On July 15, at Macomb Community College (Warren, Michigan), President Barack Obama offered a new plan to commit $12 billion in federal funds to community college education across the nation. The plan, called The American Graduation Initiative, would provide funding to help these schools establish partnerships with businesses, coordinate their programs with high schools and four-year colleges, and perhaps most importantly, encourage the many students who drop out of community colleges to complete their degrees.

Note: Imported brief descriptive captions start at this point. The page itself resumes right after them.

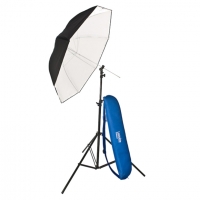 Зонт Lastolite LU2476F фотозонт стойка и держатель 93 см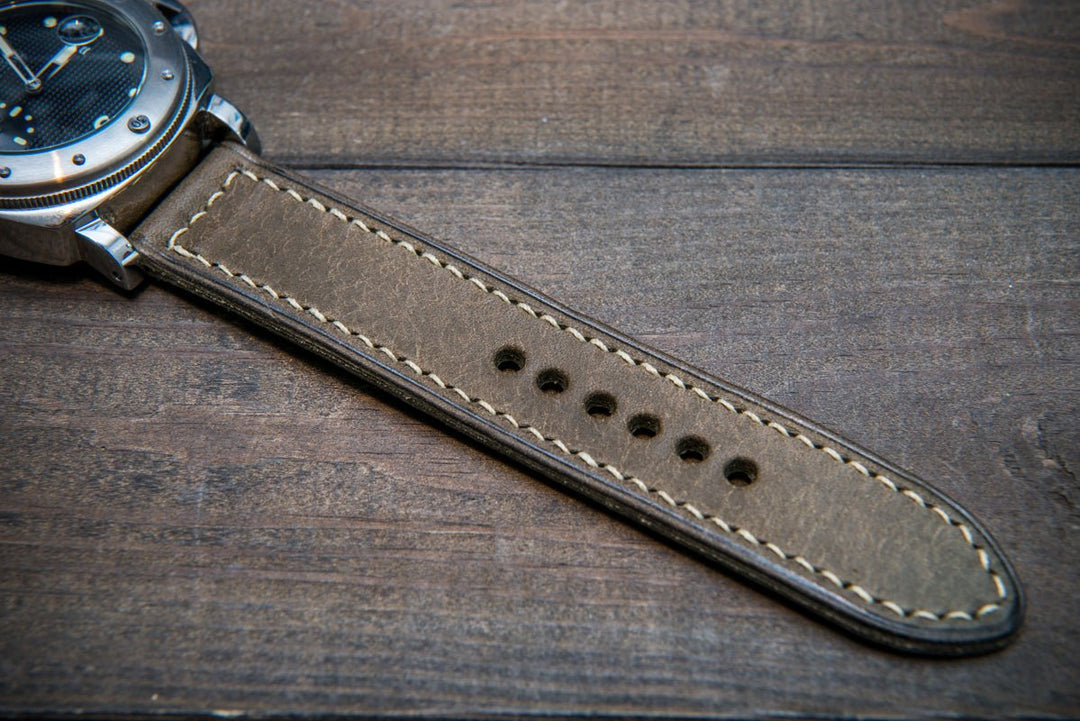 Watch strap, watch band, leather watch strap, leather watch band, finwatchstraps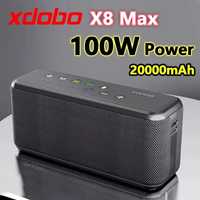 Колонка Xdobo X8 Max 100W портативная акустика саундбар Xtreme charge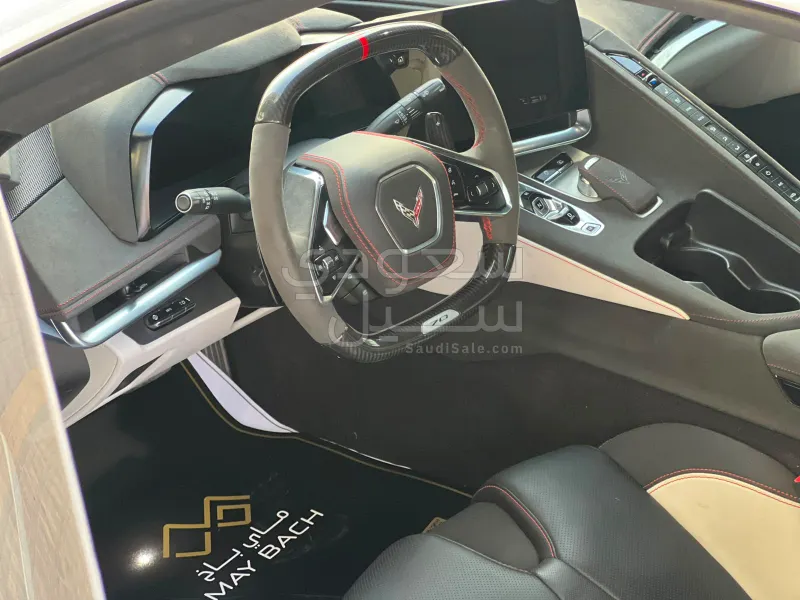 2023 شفروليه كورفيت زد او 6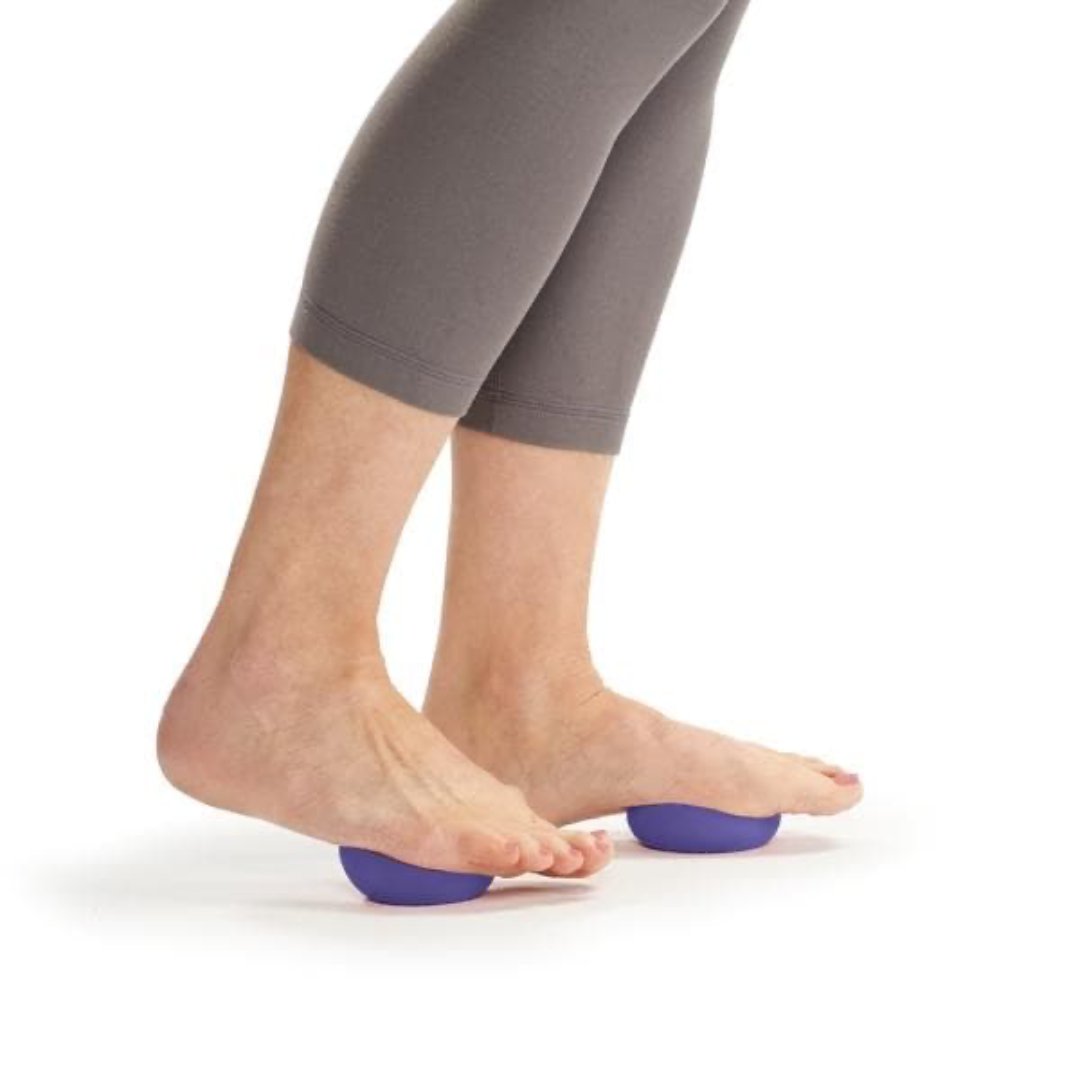 OPTP Half Ball Set - Stretching & Self Massaging - primehubstore.shop Exercise Balls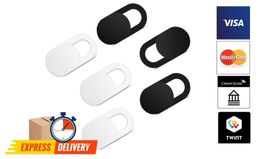 3x Kamera Abdeckung Anti-Spion - Weiss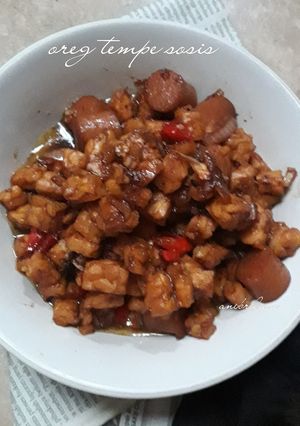Foto resep Oreg tempe sosis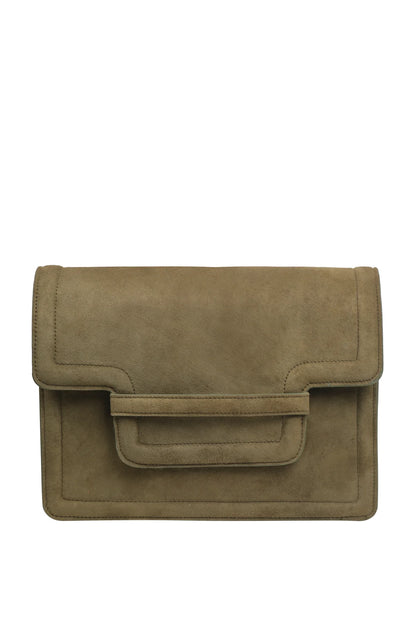 Luca Suede Crossbody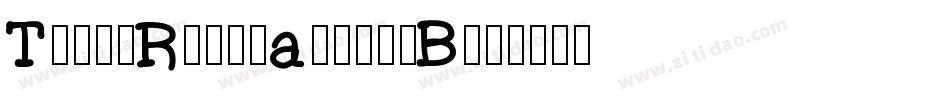 ThirdRegular-10yB字体转换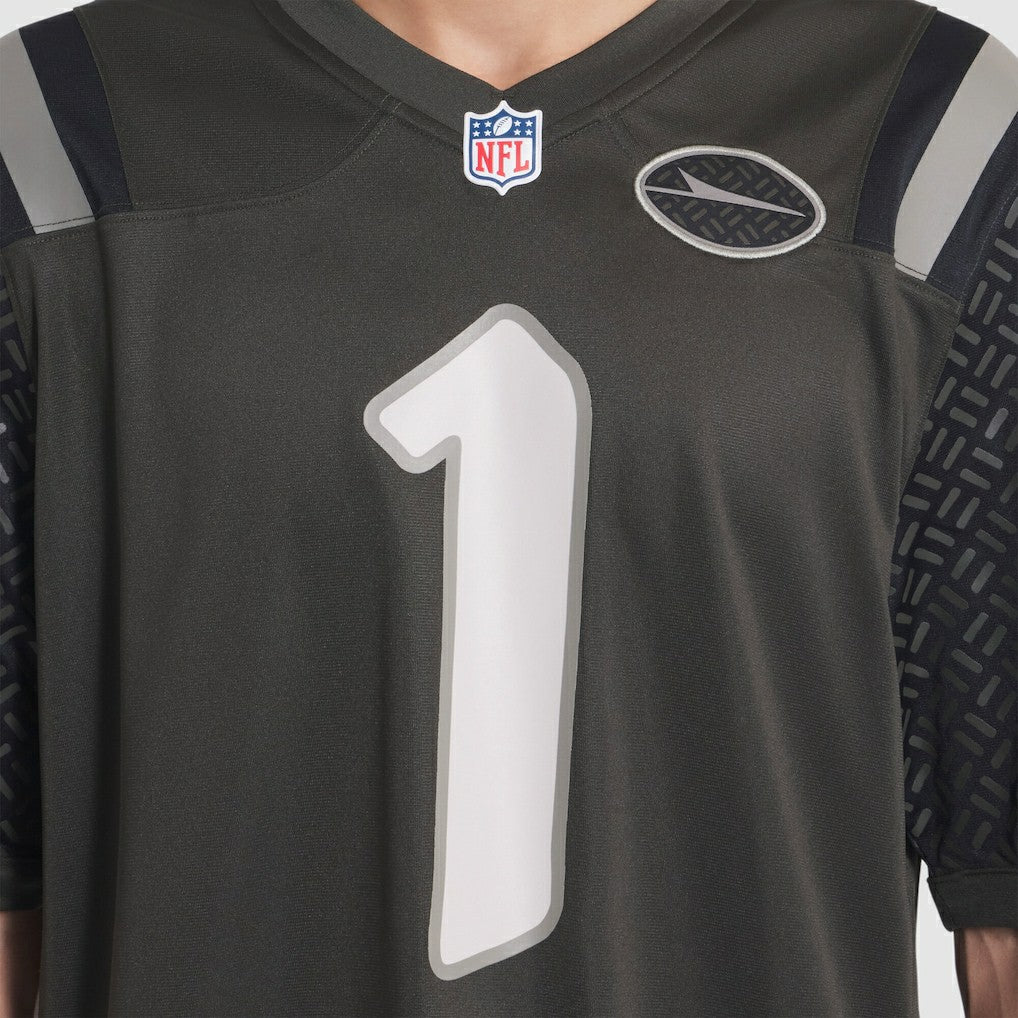 Ahmad Sauce Gardner New York Jets 2025 Rivalries Collection Game Jersey - Gotham Green for sale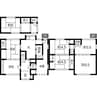 各務原戸建 6LDKの間取り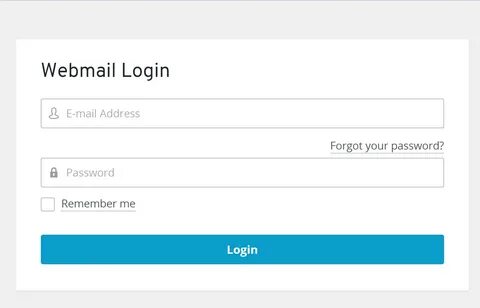 BASIC DETAILS OF 1AND1 WEBMAIL 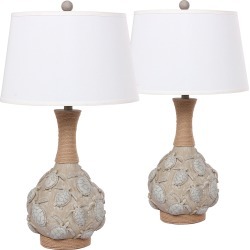 Antigua Sand Turtle Table Lamps Set of 2 found on Bargain Bro Philippines from Lamps Plus for $339.90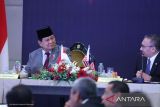 Menhan Prabowo: RI-Malaysia harus kompak demi perdamaian dunia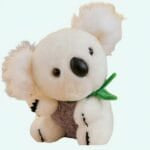 Knuffel Koala Grijs en Wit Zachte Knuffel voor Troost en Slapen De Knuffel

From the Hartford Foundation’s perspective, this initiative addresses a critical issue in helping meet the nation’s expanding health care needs over the coming decades—filling more than a half-million new positions in nursing over the next few years. The majority of these nurses will prepare for their professions in pre-licensure associate degree programs. The Foundation has taken an active role in this area through the Fostering Geriatrics in Associate Degree Nursing Education project, a national program based at Community College of Philadelphia under the leadership of Elaine Tagliareni, EdD, RN.

David Brooks, in a recent OpEd piece for The New York Times, welcomed the president’s initiative and underscored the importance of community college education in the nation’s economic recovery. We felt that the Foundation’s perspective with regard to health care would add a critical perspective to Mr. Brooks’s column, and I submitted a response to the Times, which was published in the July 20 edition of the paper.

I’d like to encourage everyone to read it, and of course, comments are welcome. I hope it will bring greater awareness of the important role community colleges can take in reforming health care and helping to prepare our health care system for an aging patient population.